(Dataset entries)
━━━━━━━━━━━━━━━━━━━━
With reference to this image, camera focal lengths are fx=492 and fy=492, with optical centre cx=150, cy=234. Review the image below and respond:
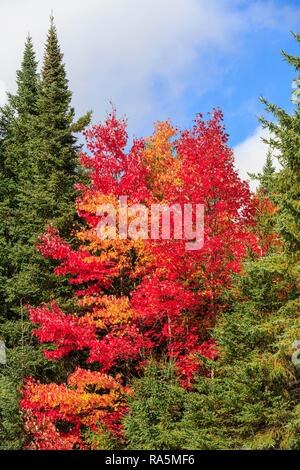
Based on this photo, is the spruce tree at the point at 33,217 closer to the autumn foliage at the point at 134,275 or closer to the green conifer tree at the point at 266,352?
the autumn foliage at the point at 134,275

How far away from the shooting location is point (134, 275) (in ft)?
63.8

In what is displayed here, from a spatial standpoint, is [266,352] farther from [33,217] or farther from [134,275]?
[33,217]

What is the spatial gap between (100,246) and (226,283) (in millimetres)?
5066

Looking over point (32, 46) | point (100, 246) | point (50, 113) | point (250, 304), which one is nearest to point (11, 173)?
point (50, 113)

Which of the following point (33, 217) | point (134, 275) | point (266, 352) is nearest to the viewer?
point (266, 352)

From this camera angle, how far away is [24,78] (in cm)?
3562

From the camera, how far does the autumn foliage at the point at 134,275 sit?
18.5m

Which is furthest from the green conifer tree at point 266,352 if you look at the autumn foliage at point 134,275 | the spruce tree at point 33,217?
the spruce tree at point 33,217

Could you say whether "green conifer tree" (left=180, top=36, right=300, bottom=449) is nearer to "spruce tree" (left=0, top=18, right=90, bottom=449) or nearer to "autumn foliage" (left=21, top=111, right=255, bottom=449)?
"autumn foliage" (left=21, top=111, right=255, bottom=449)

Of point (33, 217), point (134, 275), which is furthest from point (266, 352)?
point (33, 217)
━━━━━━━━━━━━━━━━━━━━
#### [THE EXERCISE]
Repeat the records word for word, from the line containing "From the camera, how" through the end of the records.

#### [THE SOLUTION]
From the camera, how far does the autumn foliage at the point at 134,275 sit?
18.5m

Which is furthest from the green conifer tree at point 266,352 if you look at the autumn foliage at point 134,275 | the spruce tree at point 33,217?
the spruce tree at point 33,217

Could you say whether "green conifer tree" (left=180, top=36, right=300, bottom=449) is nearer to "spruce tree" (left=0, top=18, right=90, bottom=449) or nearer to "autumn foliage" (left=21, top=111, right=255, bottom=449)?
"autumn foliage" (left=21, top=111, right=255, bottom=449)

Of point (33, 217), point (134, 275), which is furthest from point (266, 352)?
point (33, 217)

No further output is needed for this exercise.